After saying that God makes the princes and judges of the world mere tohu, the prophet finishes verse 4:24 with a metaphor from the plant world:

Job’s Tears (millet), by Leonardo da Vinci, 15th century

Hardly are they planted,

            Hardly are they sown

Hardly have they rooted in the earth,

When [God] blows on them and they wither,

            And the gale carries them off like chaff. (Isaiah 40:24)

From God’s point of view, a century is less than a month.
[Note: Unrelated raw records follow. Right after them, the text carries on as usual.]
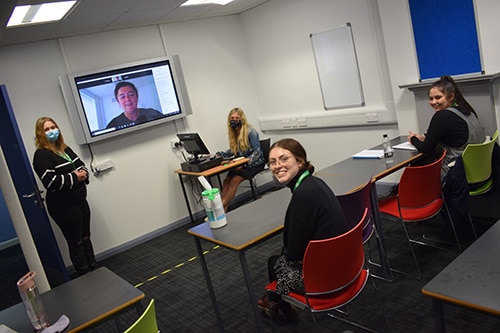 Level 3 Crime & Society Academy students during their session with Catherine Mason from Scarborough, Ryedale and Whitby - Mind.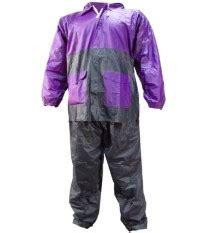 Indoplast Jas Hujan Kido Orange jas hujan bermerk bahan paling bagus terbaik dan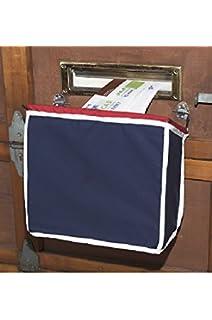 Amazon.com: Large Woven Mail Basket For Magazine Sized Mail Slots ...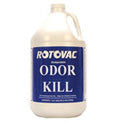 Rotovac Odor Kill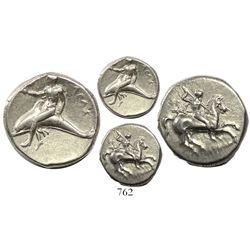 """Calabria, Tarentum, AR nomos, circa 280 BC, """"boy on dolphin."""""""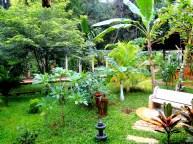 wildwood-spa-resorts26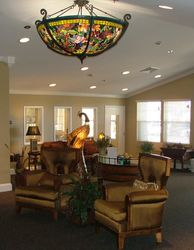 Rock Hill Assisted Living Lobby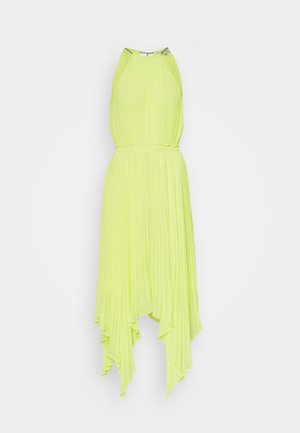 HALTER CHAIN - Cocktail dress / Party dress - limeade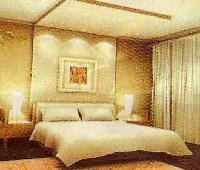 Hotel Sitara Niwas
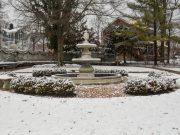 Centennial Park Fountain
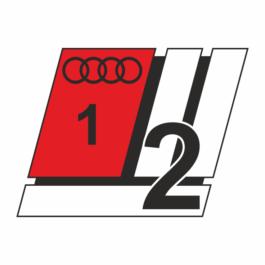 AUDI Emblemat przedni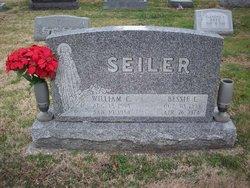 William Conrad Seiler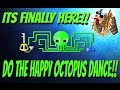 HAPPY OCTOPUS DANCE!!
But when God notices that a noxious empire has sprouted on earth, God pulls it out like a weed and it vanishes, carried off in the wind like chaff.

The Shepherd

The haftarah ends by declaring that God is so powerful, God even controls the “host” in the heavens.
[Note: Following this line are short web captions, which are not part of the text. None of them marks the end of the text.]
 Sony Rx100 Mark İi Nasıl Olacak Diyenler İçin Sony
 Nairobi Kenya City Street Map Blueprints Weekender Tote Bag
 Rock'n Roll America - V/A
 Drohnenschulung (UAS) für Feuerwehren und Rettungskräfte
“Then to whom can you liken me, so I can be compared?”

            Says the Holy One.

Raise your eyes high and see:

            Who created these?

The one who is mustering tzeva-am by number,

            Who calls each by name.

Through [God’s] abundant power and might,

            Not one is missing. (Isaiah 40:25)

tzeva-am (צְבָאָם) their “host”; tzava (צָבָא) = army, host, large organized force. (The tzeva of God in the Hebrew Bible seems to be either the stars and other heavenly bodies, or a group of lesser gods under God’s command, or both.)
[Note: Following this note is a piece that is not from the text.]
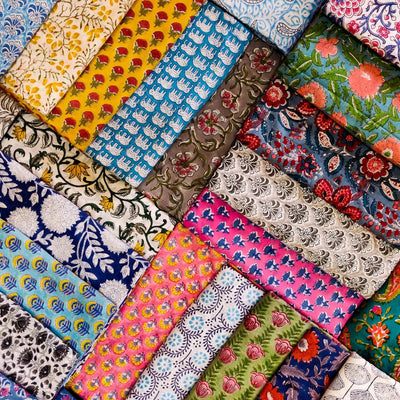 Cotton Hand Block Print Fabrics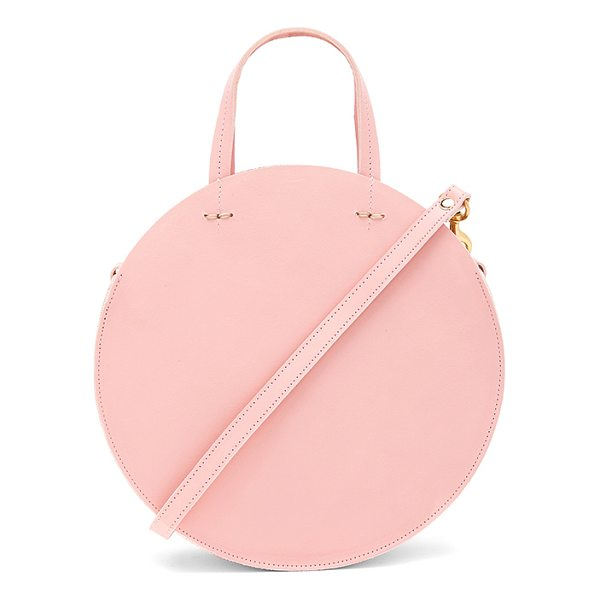 CLARE V. Supreme Alistair Petit Bag - Leather exterior with denim fabric lining. Zip top closure....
Surely a God powerful enough to create the stars—or subordinate gods—will have no trouble returning the exiled Israelites to Jerusalem, and making their city flourish again.

And if God keeps track of every star in the sky, so not one is missing, perhaps God also keeps track of us grasshoppers down on earth.


The purpose of second Isaiah’s exhortation in this week’s haftarah is to encourage the exiled Israelites to return to Jerusalem after the fall of the Babylonian Empire. The Persian emperor Cyrus took Babylon in 539 B.C.E., only 47 years after the fall of Jerusalem, and instituted a policy allowing deportees to return to their homelands, rebuild their temples, and engage in local self-rule.

Why would the exiles need second Isaiah’s encouragement to return to Jerusalem, in these circumstances?

One answer is that they no longer believe their God is both powerful and on their side. After all, they or their parents remember when the Babylonian Army conquered all of Judah, burned down Jerusalem and its temple, deported their leading citizens, and left the rest (except for a puppet government) to starve. And their God did not lift a finger against their enemy.

During the siege of Jerusalem, the prophet Jeremiah insisted that God was collectively punishing the Israelites because too many of them they were unethical and worshiped other gods. Probably some Israelites considered the punishment out of proportion compared to the crime.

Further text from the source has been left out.